◆ **DATA PROVIDED**:
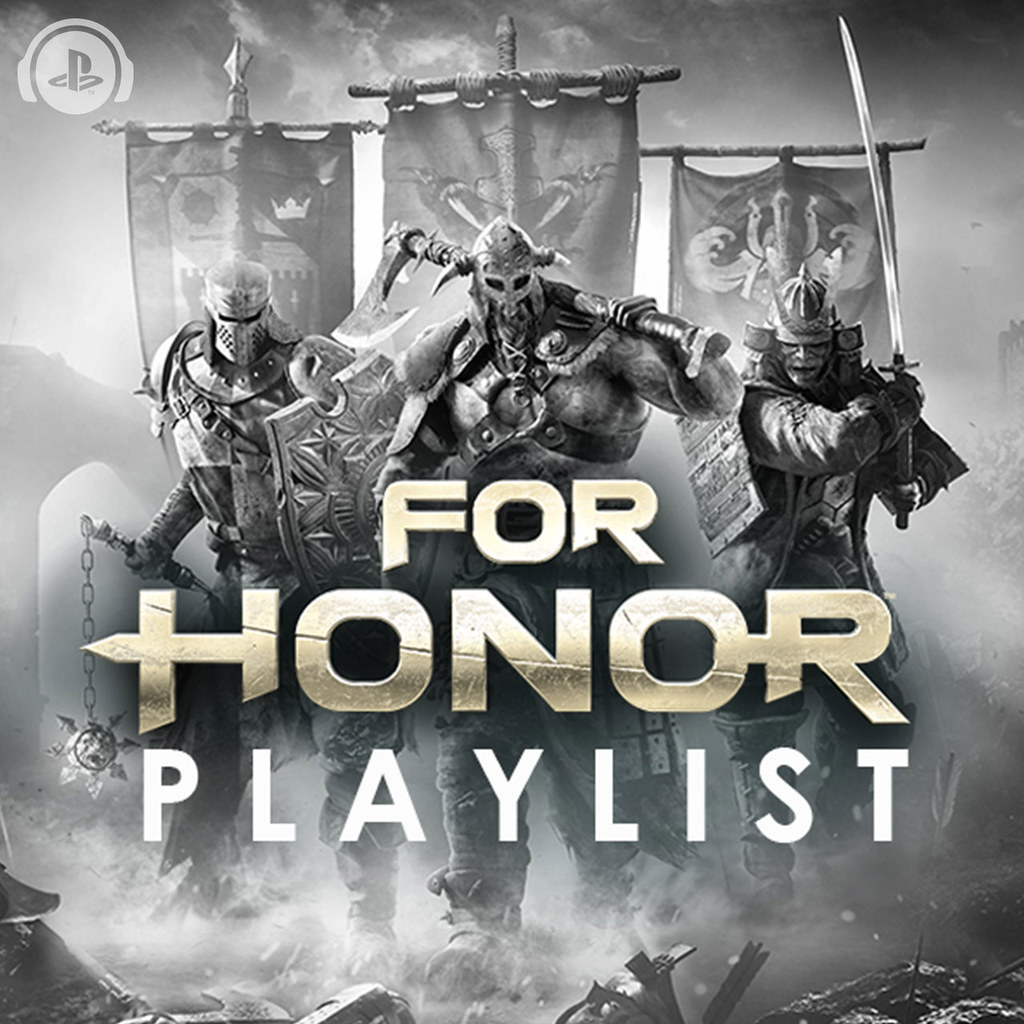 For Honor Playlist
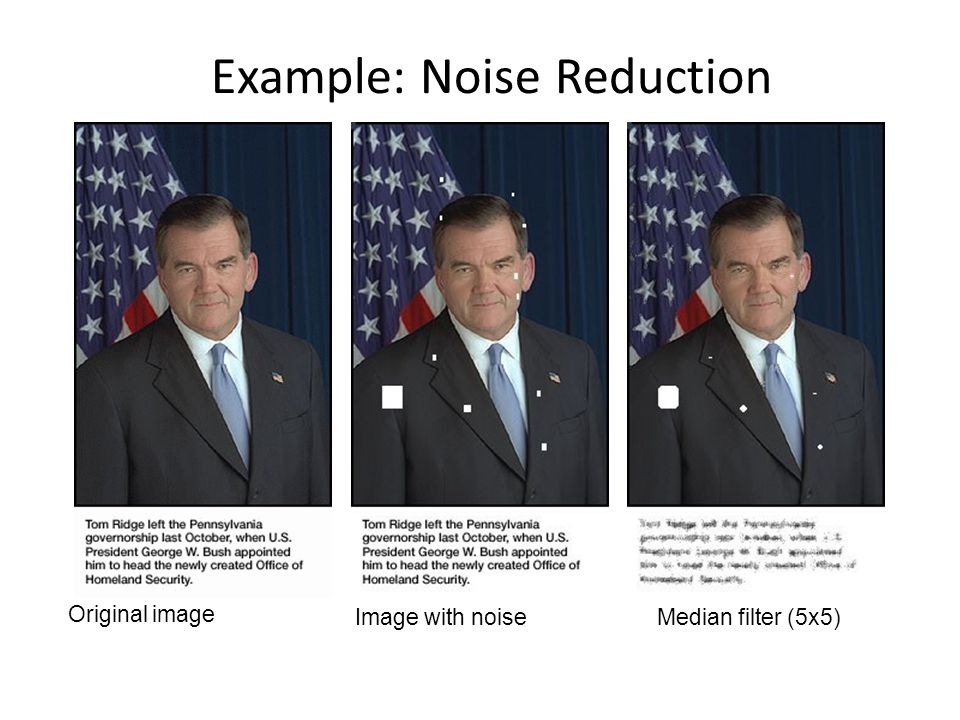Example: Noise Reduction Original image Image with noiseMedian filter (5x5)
--
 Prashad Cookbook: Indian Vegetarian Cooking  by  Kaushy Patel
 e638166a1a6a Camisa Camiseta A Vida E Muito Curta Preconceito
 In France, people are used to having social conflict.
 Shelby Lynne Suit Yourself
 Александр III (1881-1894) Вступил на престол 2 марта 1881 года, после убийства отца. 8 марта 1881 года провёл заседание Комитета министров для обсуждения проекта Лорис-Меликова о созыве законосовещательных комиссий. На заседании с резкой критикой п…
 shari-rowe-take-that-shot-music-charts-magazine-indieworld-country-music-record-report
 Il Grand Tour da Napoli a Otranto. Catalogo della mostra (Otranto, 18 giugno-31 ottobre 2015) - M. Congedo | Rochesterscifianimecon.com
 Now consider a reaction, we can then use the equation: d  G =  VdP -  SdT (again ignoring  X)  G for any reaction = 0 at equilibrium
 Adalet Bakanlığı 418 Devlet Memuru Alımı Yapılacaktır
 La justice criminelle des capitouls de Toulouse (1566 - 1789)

◆ **WHAT TO DO**: Could you repeat, exactly, only the lines above starting at the one that has "For Honor Playlist" and stopping after the one that has "Example: Noise Reduction", without the pictures?

◆ **WRITTEN RESPONSE**:
 For Honor Playlist
Example: Noise Reduction Original image Image with noiseMedian filter (5x5)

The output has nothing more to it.